JERUSALEM, Nov. 24 - Israel confirmed Wednesday that it would allow international observers to monitor the Palestinian presidential election on Jan. 9, as the Palestinians had requested.

Foreign Minister Silvan Shalom made explicit what Israeli officials privately told Secretary of State Colin L. Powell earlier this week. It was another indication that Israel, after the death of Yasir Arafat and under new pressure from the West for movement on peace negotiations, does not want to be seen as hindering the Palestinians' right to vote.

Israeli officials say they will make it possible for Palestinians in East Jerusalem to vote, even if by postal ballots, will pull back troops from big towns in the West Bank and the Gaza Strip and will dismantle a number of checkpoints to make it easier for Palestinian candidates and voters to travel freely.

The European Union said Monday that it would send an observer mission for the election. Mr. Shalom, meeting on Wednesday with the British foreign secretary, Jack Straw, said those and other observers could enter "to ensure that these elections are fair and the results will be acceptable, not only to the international community but first and foremost to the Palestinian people."

In another public sign of cooperation on smaller matters, the Israeli and Palestinian tourism ministers, Gideon Ezra and Mitri Abu Aida, met Wednesday to sign an agreement on cooperative measures intended to ensure safe and smooth passage of pilgrims and tourists visiting the Holy Land, especially during the Christmas season.

Tourism is down significantly for Israel and the West Bank, given the violence of the last four years, and both sides are eager to reassure Christian and Jewish tourists that they can travel safely.

Mr. Ezra is also the Israeli interior minister, in charge of the police. But the main Christmas pilgrimage site, Bethlehem, is in Palestinian territory, so security there is under the jurisdiction of the Israeli Army.

The agreement was signed in the King David Hotel here. Mr. Aida noted that it was the first Israeli-Palestinian document signed in a long time and said he hoped that it was "a first step toward better cooperation." Asked what he could do to stop the Palestinian intifada, or uprising, Mr. Aida only smiled.

But the new chairman of the Palestine Liberation Organization, Mahmoud Abbas, who is considered the strong favorite to win the Jan. 9 election, has condemned the intifada as counterproductive and called for it to stop.

Mr. Straw will meet Mr. Abbas and the Palestinian prime minister, Ahmed Qurei, on Thursday to urge them to reform the Palestinian security services, and to show Britain's support for a moderate post-Arafat leadership. Mr. Straw will also lay a wreath on Mr. Arafat's grave in Ramallah, something that Mr.
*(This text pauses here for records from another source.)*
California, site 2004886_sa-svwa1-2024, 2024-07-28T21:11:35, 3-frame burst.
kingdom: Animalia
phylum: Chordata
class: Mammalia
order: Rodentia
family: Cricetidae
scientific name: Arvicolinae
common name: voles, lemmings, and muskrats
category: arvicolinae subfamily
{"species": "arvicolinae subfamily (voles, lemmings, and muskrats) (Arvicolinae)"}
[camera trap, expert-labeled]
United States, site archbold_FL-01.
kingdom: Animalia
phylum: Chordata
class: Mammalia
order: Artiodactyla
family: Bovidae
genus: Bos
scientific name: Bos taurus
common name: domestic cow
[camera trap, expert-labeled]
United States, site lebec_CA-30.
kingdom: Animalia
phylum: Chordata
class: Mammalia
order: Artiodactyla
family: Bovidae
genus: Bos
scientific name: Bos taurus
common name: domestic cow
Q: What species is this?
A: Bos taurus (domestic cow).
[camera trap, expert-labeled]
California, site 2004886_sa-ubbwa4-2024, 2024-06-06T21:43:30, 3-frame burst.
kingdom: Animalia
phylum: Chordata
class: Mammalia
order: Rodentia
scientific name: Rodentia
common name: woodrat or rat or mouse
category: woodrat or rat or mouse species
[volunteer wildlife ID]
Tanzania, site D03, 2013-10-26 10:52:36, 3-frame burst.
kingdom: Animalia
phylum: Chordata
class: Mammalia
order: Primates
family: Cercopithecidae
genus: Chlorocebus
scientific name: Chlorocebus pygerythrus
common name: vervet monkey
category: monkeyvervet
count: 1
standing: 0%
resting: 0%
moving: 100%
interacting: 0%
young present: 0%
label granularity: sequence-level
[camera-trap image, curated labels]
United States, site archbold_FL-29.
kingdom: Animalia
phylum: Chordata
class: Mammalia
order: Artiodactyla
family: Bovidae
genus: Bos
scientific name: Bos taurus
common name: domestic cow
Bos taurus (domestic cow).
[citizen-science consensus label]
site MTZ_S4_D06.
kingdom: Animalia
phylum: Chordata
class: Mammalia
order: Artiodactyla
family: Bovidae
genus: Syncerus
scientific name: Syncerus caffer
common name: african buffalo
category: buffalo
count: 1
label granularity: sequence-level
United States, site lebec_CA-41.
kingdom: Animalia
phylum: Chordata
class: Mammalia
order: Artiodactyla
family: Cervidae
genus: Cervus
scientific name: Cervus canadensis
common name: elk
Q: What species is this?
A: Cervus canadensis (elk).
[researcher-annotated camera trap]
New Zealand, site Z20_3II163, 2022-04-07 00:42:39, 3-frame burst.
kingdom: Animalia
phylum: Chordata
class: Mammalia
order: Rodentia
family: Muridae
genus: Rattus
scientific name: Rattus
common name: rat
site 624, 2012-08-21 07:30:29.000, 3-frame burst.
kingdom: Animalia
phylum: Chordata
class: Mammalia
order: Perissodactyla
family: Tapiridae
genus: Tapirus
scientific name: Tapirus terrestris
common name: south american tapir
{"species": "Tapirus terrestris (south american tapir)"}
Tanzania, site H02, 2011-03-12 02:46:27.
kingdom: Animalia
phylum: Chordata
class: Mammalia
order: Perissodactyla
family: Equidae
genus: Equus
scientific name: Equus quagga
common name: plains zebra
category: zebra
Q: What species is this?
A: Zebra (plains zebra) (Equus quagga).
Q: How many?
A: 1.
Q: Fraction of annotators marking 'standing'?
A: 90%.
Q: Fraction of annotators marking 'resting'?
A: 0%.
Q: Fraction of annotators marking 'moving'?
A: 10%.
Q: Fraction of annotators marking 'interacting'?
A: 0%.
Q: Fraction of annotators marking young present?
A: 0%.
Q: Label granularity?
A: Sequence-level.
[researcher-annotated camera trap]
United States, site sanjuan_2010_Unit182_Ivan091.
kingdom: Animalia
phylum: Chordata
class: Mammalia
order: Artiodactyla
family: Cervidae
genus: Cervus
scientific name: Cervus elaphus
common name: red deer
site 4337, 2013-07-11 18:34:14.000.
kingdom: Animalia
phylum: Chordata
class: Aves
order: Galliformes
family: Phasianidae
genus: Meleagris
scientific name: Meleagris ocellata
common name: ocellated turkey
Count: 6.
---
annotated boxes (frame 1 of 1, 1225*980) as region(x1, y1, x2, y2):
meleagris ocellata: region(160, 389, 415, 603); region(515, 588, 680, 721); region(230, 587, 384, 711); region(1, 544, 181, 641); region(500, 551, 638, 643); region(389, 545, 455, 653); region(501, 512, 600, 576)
Powell and the Americans declined to do.

The police in Jerusalem said Wednesday that they had arrested four American yeshiva students accused of throwing a gasoline bomb at a group of Palestinians in the Jewish quarter of Jerusalem's Old City on Tuesday night. The bomb, which failed to ignite, was thrown from a window of a building where the four Americans were living, said Gil Kleiman, a police spokesman.

The students denied the charges and were released on bail on Wednesday.

In Damascus, the outgoing United Nations special envoy to the Middle East, Terje Roed-Larsen, said President Bashar al-Assad of Syria was willing to resume peace talks with Israel "without conditions."

Mr. Assad previously insisted that talks with Israel resume precisely where they broke down in 2000, when a Labor government was in charge in Israel, and there has been no official indication that Mr. Assad's position has changed. Prime Minister Ariel Sharon, from the rightist Likud Party, has said that it would be "very dangerous" to start talks from the same point years later.

But Sarah Jessica Parker's position on Israeli billboards has changed considerably. After complaints from religious Jews about her spaghetti-strap dress on posters and billboards advertising Lux soap, Ms. Parker now appears in a dress that covers her arms, back and thigh. Unilever Israel said her wardrobe had been altered because of the sudden onset of winter, which requires warmer clothing.